The explanation that a psychic told Sarah to build this house in order to lift the curse from her family does actually hold water. After all, Sarah did hold several seances in the house, and many instances of the number 13 being used in patterns and interior design can be found throughout the house’s construction. Many people say she was fascinated by the occult. The tour guides in Winchester Mystery House mention the fact that Sarah would change bedrooms every day to avoid the spirits she felt were chasing her.
The explanation, however, could be even simpler. Sarah had clearly experienced serious tragedies in her life before moving out west; perhaps her need to have workers in the house 24/7 was more about having people and noise in the house at all times to distract her, rather than a belief that she was appeasing spirits.
Perhaps the goal of constantly remodeling her house kept her mind occupied and goal-oriented, so she wouldn’t have to think too much about her dead daughter and husband.
Or, perhaps the predictions of the psychic filled her with guilt about the number of people Winchester rifles had killed, and she felt she wanted to spend what she may have viewed as blood money gained from the Winchester fortune as soon as she got it.
After all, Sarah Winchester also generously donated to many charities and hospitals, both in California and back East.
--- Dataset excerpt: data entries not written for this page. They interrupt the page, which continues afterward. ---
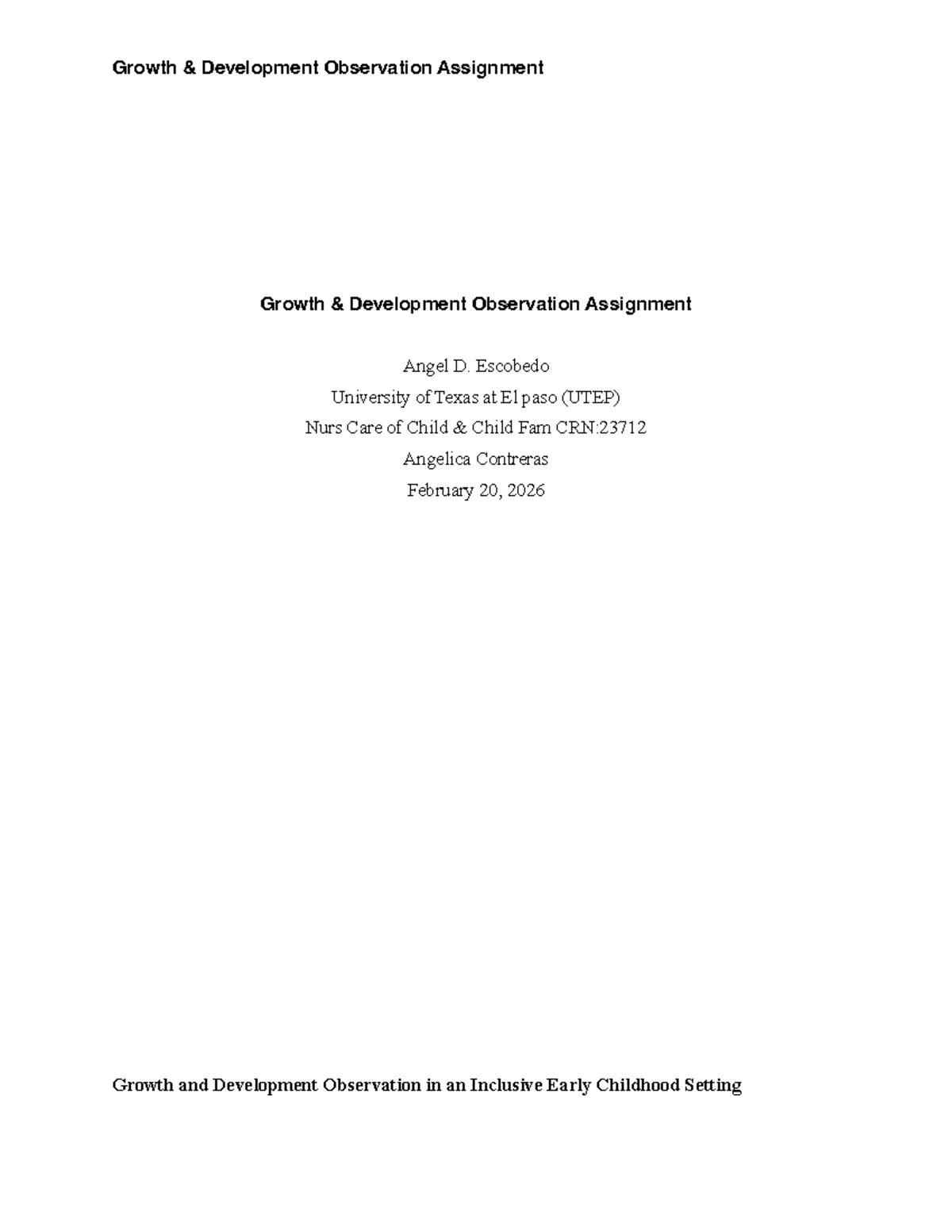 Growth & Development Observation Assignment

Growth & Development Observation Assignment

Angel D. Escobedo

University of Texas at El paso (UTEP)

Nurs Care of Child & Child Fam CRN:23712

Angelica Contreras

February 20, 2026

Growth and Development Observation in an Inclusive Early Childhood Setting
Her modest nature led to most of these charitable donations being kept anonymous right up until her death.
So, Is the Winchester Mystery House Haunted or Not?
Now, for a disclaimer that probably comes much too late: I am a skeptic. I do not really believe in ghosts. I know that making that claim in a public forum is just asking for a poltergeist to invade my home and prove me wrong, but oh well, here we are.
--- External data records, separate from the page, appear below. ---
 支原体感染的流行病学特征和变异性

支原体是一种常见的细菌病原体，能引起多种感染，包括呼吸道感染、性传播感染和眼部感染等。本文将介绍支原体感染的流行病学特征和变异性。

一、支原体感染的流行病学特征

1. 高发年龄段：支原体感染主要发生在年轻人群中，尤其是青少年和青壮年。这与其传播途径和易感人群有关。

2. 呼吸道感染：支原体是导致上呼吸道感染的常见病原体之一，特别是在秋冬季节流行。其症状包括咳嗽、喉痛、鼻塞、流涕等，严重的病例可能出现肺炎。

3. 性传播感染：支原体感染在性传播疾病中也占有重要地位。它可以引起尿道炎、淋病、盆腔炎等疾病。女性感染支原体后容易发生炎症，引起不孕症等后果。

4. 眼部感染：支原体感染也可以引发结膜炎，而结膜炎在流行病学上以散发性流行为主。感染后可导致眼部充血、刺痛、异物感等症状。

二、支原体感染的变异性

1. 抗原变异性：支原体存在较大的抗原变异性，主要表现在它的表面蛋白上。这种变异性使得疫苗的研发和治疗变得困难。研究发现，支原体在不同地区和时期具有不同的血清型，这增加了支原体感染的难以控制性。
I will say this: after the initial combination of Victorian elegance and architectural quirkiness you observe upon entering the Winchester Mystery House, there is a very palpable feeling of something dark and disturbing in the house, even when you don’t know the history. Though I will add that knowing Sarah’s history – the generosity she showed towards those around her, the kind soul she was – makes the family deaths that stained her life all the more tragic.
The more you walk through the oddly shaped rooms, stairs to nowhere, and maze-like floors, the more you feel something eerie and strange surrounding you. And it’s not ghosts, in the literal sense. It’s the feeling that you are looking at the physical manifestation of someone facing a deeply haunting waking life. The illogical ups and down you have to navigate, hidden passages, doors that open up to walls – it all feels like the result of someone trying to escape and hide.
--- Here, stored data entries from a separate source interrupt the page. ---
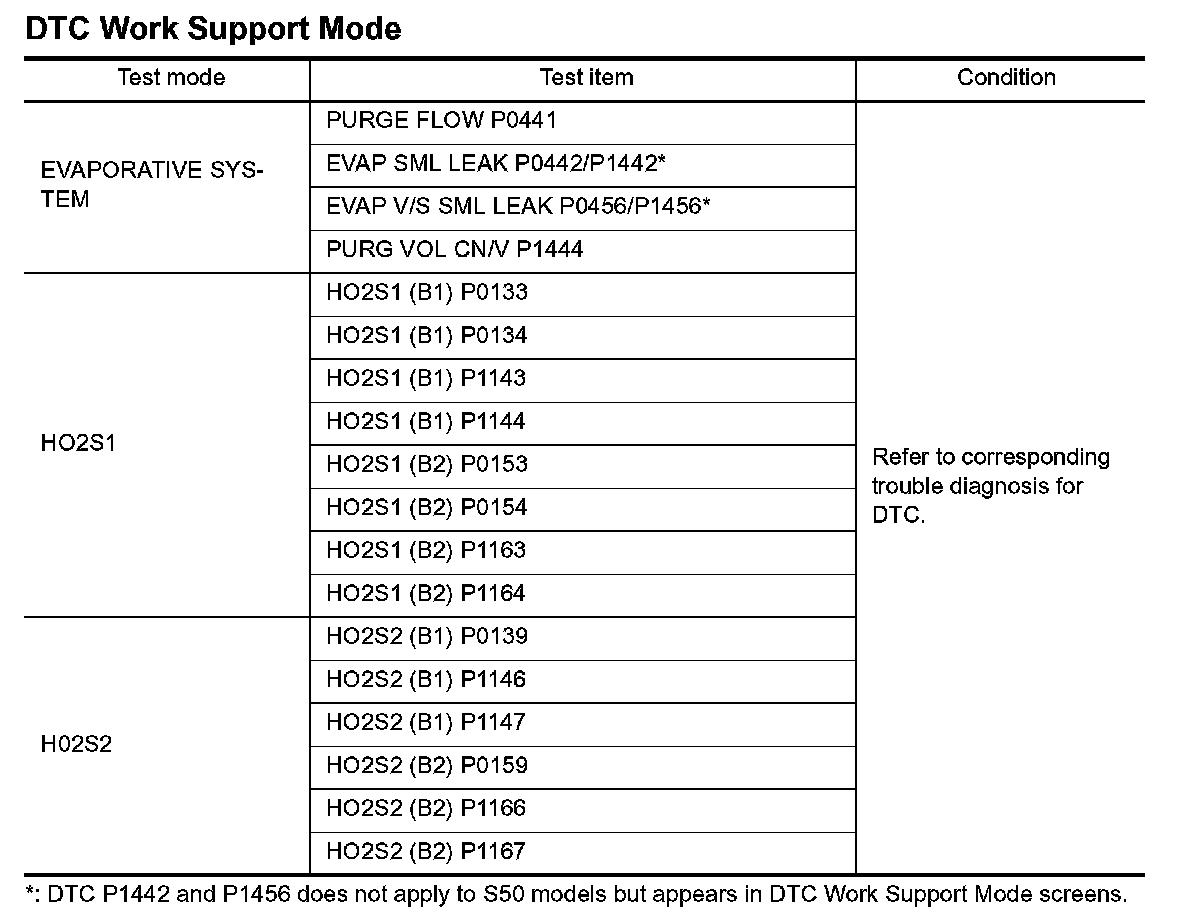 DTC Work Support Mode

| Test mode | Test item | Condition |
|---|---|---|
| EVAPORATIVE SYSTEM | PURGE FLOW P0441 | Refer to corresponding trouble diagnosis for DTC. |
| | EVAP SML LEAK P0442/P1442* | |
| | EVAP V/S SML LEAK P0456/P1456* | |
| | PURG VOL CN/V P1444 | |
| HO2S1 | HO2S1 (B1) P0133 | |
| | HO2S1 (B1) P0134 | |
| | HO2S1 (B1) P1143 | |
| | HO2S1 (B1) P1144 | |
| | HO2S1 (B2) P0153 | |
| | HO2S1 (B2) P0154 | |
| | HO2S1 (B2) P1163 | |
| | HO2S1 (B2) P1164 | |
| H02S2 | HO2S2 (B1) P0139 | |
| | HO2S2 (B1) P1146 | |
| | HO2S2 (B1) P1147 | |
| | HO2S2 (B2) P0159 | |
| | HO2S2 (B2) P1166 | |
| | HO2S2 (B2) P1167 | |

*: DTC P1442 and P1456 does not apply to S50 models but appears in DTC Work Support Mode screens.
I cannot tell you if the Winchester Mystery House is the home of actual ghosts. But, I will tell you this: a house can be haunted without spirits, by its history alone.
For me, the Winchester Mystery House is definitely that house. And it is fascinating.
Want to See For Yourself?
I highly recommend visiting the Winchester Mystery House if you are ever driving through central California. The tour runs from $20 to $49, depending on how much time you want to spend there and how extensive a tour you want to do.
My tour guide was very well-informed about the house and its history, and clearly enthusiastic about his job. The only downside is that there is no photography allowed inside the house.
Regardless of your feelings about the paranormal, the strange architecture and history of the Winchester Mystery House make it a good afternoon stop for pretty much everyone.